> _What is expected_:
In this exercise, reproduce all the entries that follow exactly.

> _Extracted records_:
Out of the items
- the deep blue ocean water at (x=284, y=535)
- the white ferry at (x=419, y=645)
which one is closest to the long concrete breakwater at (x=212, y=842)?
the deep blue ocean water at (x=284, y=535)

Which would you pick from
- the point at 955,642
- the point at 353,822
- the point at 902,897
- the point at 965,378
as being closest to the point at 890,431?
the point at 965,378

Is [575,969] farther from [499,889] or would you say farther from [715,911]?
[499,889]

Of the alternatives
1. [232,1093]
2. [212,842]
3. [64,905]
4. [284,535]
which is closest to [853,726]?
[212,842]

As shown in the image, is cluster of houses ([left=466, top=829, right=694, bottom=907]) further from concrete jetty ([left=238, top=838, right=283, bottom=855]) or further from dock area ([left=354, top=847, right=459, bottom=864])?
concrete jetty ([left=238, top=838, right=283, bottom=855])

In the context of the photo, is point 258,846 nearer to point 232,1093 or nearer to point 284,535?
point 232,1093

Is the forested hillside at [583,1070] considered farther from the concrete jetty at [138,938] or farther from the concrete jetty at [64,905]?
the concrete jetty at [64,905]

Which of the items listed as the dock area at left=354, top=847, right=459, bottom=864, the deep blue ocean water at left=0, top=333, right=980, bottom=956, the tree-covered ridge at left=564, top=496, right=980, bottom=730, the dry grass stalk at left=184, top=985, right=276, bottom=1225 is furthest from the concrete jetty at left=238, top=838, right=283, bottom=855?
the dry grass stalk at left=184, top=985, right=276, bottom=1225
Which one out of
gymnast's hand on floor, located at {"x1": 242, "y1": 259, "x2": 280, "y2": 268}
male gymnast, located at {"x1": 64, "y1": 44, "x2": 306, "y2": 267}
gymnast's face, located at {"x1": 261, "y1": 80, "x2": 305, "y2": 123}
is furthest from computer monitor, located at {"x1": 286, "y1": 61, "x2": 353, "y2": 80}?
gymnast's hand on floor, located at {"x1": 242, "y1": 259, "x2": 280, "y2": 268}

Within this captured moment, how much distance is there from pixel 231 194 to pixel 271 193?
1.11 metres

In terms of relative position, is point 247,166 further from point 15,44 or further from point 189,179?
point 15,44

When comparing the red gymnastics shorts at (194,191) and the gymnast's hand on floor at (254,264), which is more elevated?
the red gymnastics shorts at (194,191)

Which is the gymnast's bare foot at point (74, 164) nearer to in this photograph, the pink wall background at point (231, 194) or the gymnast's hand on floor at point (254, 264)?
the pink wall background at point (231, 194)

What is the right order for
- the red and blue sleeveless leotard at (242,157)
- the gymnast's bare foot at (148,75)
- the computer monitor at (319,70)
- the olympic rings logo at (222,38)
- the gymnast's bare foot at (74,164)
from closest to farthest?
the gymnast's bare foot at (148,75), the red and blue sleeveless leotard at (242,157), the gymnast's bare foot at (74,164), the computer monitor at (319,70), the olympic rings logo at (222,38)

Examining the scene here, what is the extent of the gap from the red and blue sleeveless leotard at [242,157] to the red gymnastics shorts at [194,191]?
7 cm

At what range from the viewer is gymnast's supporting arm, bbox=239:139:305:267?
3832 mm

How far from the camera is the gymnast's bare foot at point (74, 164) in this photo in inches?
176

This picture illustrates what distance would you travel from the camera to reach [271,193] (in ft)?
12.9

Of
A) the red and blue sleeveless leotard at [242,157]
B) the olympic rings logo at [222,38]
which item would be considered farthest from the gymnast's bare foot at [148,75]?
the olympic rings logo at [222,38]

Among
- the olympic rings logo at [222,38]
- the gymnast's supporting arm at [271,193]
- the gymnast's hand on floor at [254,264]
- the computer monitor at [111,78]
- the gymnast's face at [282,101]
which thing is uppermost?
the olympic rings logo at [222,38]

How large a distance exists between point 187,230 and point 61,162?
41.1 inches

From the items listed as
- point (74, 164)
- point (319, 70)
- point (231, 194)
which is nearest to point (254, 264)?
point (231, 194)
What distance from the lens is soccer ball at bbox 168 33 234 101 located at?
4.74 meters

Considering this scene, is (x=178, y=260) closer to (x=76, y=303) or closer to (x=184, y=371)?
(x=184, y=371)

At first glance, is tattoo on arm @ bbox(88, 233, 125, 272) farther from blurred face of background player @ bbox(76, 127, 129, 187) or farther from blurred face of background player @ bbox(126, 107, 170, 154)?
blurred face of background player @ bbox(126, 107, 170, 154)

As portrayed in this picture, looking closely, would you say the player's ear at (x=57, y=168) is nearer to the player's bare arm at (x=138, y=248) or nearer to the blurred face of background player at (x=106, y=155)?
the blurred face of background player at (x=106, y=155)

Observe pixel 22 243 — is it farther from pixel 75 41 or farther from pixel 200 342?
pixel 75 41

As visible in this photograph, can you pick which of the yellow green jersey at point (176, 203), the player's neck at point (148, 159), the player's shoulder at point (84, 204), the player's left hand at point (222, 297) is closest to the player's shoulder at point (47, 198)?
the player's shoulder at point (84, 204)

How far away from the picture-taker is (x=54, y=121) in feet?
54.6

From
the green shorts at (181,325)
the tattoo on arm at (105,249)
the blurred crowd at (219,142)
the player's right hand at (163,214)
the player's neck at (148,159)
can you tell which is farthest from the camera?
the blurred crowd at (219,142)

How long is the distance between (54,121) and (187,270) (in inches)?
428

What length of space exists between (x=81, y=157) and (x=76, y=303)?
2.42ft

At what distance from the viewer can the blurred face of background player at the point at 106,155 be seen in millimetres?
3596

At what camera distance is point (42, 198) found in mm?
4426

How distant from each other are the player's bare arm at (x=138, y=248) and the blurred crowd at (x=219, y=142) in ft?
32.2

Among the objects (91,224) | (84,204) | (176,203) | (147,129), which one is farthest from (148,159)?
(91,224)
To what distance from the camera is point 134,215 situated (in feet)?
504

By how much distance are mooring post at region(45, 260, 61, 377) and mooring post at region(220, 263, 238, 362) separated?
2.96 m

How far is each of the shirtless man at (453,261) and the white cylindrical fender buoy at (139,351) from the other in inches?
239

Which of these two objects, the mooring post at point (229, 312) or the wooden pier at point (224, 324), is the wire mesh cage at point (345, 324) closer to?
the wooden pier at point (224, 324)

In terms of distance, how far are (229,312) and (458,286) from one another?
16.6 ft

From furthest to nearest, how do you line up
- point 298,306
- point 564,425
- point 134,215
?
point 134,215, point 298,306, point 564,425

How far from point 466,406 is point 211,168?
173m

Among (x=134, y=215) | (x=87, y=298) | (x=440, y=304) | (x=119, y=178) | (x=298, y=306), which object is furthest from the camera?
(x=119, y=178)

> _Exercise response_:
Out of the items
- the deep blue ocean water at (x=284, y=535)
- the white ferry at (x=419, y=645)
which one is closest to the long concrete breakwater at (x=212, y=842)?
the deep blue ocean water at (x=284, y=535)

Which would you pick from
- the point at 955,642
- the point at 353,822
- the point at 902,897
- the point at 965,378
as being closest to the point at 890,431?
the point at 965,378

Is [575,969] farther from [499,889] or would you say farther from [715,911]?
[499,889]

Of the alternatives
1. [232,1093]
2. [212,842]
3. [64,905]
4. [284,535]
which is closest to [853,726]?
[212,842]

As shown in the image, is cluster of houses ([left=466, top=829, right=694, bottom=907]) further from concrete jetty ([left=238, top=838, right=283, bottom=855]) or further from dock area ([left=354, top=847, right=459, bottom=864])?
concrete jetty ([left=238, top=838, right=283, bottom=855])

In the context of the photo, is point 258,846 nearer to point 232,1093 or nearer to point 284,535?
point 232,1093

Is the forested hillside at [583,1070] considered farther from the concrete jetty at [138,938] or farther from the concrete jetty at [64,905]?
the concrete jetty at [64,905]

Which of the items listed as the dock area at left=354, top=847, right=459, bottom=864, the deep blue ocean water at left=0, top=333, right=980, bottom=956, the tree-covered ridge at left=564, top=496, right=980, bottom=730, the dry grass stalk at left=184, top=985, right=276, bottom=1225 is furthest from the concrete jetty at left=238, top=838, right=283, bottom=855?
the dry grass stalk at left=184, top=985, right=276, bottom=1225
Which one out of
gymnast's hand on floor, located at {"x1": 242, "y1": 259, "x2": 280, "y2": 268}
male gymnast, located at {"x1": 64, "y1": 44, "x2": 306, "y2": 267}
gymnast's face, located at {"x1": 261, "y1": 80, "x2": 305, "y2": 123}
is furthest from computer monitor, located at {"x1": 286, "y1": 61, "x2": 353, "y2": 80}?
gymnast's hand on floor, located at {"x1": 242, "y1": 259, "x2": 280, "y2": 268}

Within this captured moment, how much distance is there from pixel 231 194 to pixel 271 193?
1.11 metres

In terms of relative position, is point 247,166 further from point 15,44 or further from point 189,179?
point 15,44

When comparing the red gymnastics shorts at (194,191) and the gymnast's hand on floor at (254,264), which is more elevated?
the red gymnastics shorts at (194,191)

Which is the gymnast's bare foot at point (74, 164) nearer to in this photograph, the pink wall background at point (231, 194) or the gymnast's hand on floor at point (254, 264)?
the pink wall background at point (231, 194)

What is the right order for
- the red and blue sleeveless leotard at (242,157)
- the gymnast's bare foot at (148,75)
- the computer monitor at (319,70)
- the olympic rings logo at (222,38)
- the gymnast's bare foot at (74,164)
from closest to farthest?
the gymnast's bare foot at (148,75), the red and blue sleeveless leotard at (242,157), the gymnast's bare foot at (74,164), the computer monitor at (319,70), the olympic rings logo at (222,38)

Examining the scene here, what is the extent of the gap from the red and blue sleeveless leotard at [242,157] to the red gymnastics shorts at [194,191]?
7 cm

At what range from the viewer is gymnast's supporting arm, bbox=239:139:305:267?
3832 mm

How far from the camera is the gymnast's bare foot at point (74, 164) in this photo in inches?
176

This picture illustrates what distance would you travel from the camera to reach [271,193] (in ft)?
12.9

Of
A) the red and blue sleeveless leotard at [242,157]
B) the olympic rings logo at [222,38]
which item would be considered farthest from the gymnast's bare foot at [148,75]?
the olympic rings logo at [222,38]

Among
- the olympic rings logo at [222,38]
- the gymnast's supporting arm at [271,193]
- the gymnast's hand on floor at [254,264]
- the computer monitor at [111,78]
- the gymnast's face at [282,101]
which thing is uppermost?
the olympic rings logo at [222,38]

How large a distance exists between point 187,230 and point 61,162?
41.1 inches

From the items listed as
- point (74, 164)
- point (319, 70)
- point (231, 194)
which is nearest to point (254, 264)?
point (231, 194)
What distance from the lens is soccer ball at bbox 168 33 234 101 located at?
4.74 meters

Considering this scene, is (x=178, y=260) closer to (x=76, y=303) or closer to (x=184, y=371)?
(x=184, y=371)

At first glance, is tattoo on arm @ bbox(88, 233, 125, 272) farther from blurred face of background player @ bbox(76, 127, 129, 187) or farther from blurred face of background player @ bbox(126, 107, 170, 154)?
blurred face of background player @ bbox(126, 107, 170, 154)

As portrayed in this picture, looking closely, would you say the player's ear at (x=57, y=168) is nearer to the player's bare arm at (x=138, y=248) or nearer to the blurred face of background player at (x=106, y=155)?
the blurred face of background player at (x=106, y=155)

Observe pixel 22 243 — is it farther from pixel 75 41 or farther from pixel 200 342?
pixel 75 41

As visible in this photograph, can you pick which of the yellow green jersey at point (176, 203), the player's neck at point (148, 159), the player's shoulder at point (84, 204), the player's left hand at point (222, 297) is closest to the player's shoulder at point (47, 198)?
the player's shoulder at point (84, 204)

How far away from the picture-taker is (x=54, y=121) in feet?
54.6

From
the green shorts at (181,325)
the tattoo on arm at (105,249)
the blurred crowd at (219,142)
the player's right hand at (163,214)
the player's neck at (148,159)
can you tell which is farthest from the camera?
the blurred crowd at (219,142)

How long is the distance between (54,121) and (187,270) (in inches)?
428

What length of space exists between (x=81, y=157) and (x=76, y=303)?
2.42ft

At what distance from the viewer can the blurred face of background player at the point at 106,155 be seen in millimetres?
3596

At what camera distance is point (42, 198) found in mm?
4426

How distant from each other are the player's bare arm at (x=138, y=248) and the blurred crowd at (x=219, y=142) in ft?
32.2

Among the objects (91,224) | (84,204) | (176,203) | (147,129), which one is farthest from (148,159)?
(91,224)
To what distance from the camera is point 134,215 situated (in feet)?
504

By how much distance are mooring post at region(45, 260, 61, 377) and mooring post at region(220, 263, 238, 362) separated?
2.96 m

How far is each of the shirtless man at (453,261) and the white cylindrical fender buoy at (139,351) from the other in inches?
239

Which of these two objects, the mooring post at point (229, 312) or the wooden pier at point (224, 324), is the wire mesh cage at point (345, 324) closer to?
the wooden pier at point (224, 324)

In terms of distance, how far are (229,312) and (458,286) from one another?
16.6 ft

From furthest to nearest, how do you line up
- point 298,306
- point 564,425
- point 134,215
?
point 134,215, point 298,306, point 564,425

How far from point 466,406 is point 211,168?
173m

Among (x=134, y=215) | (x=87, y=298) | (x=440, y=304) | (x=119, y=178) | (x=298, y=306), which object is furthest from the camera?
(x=119, y=178)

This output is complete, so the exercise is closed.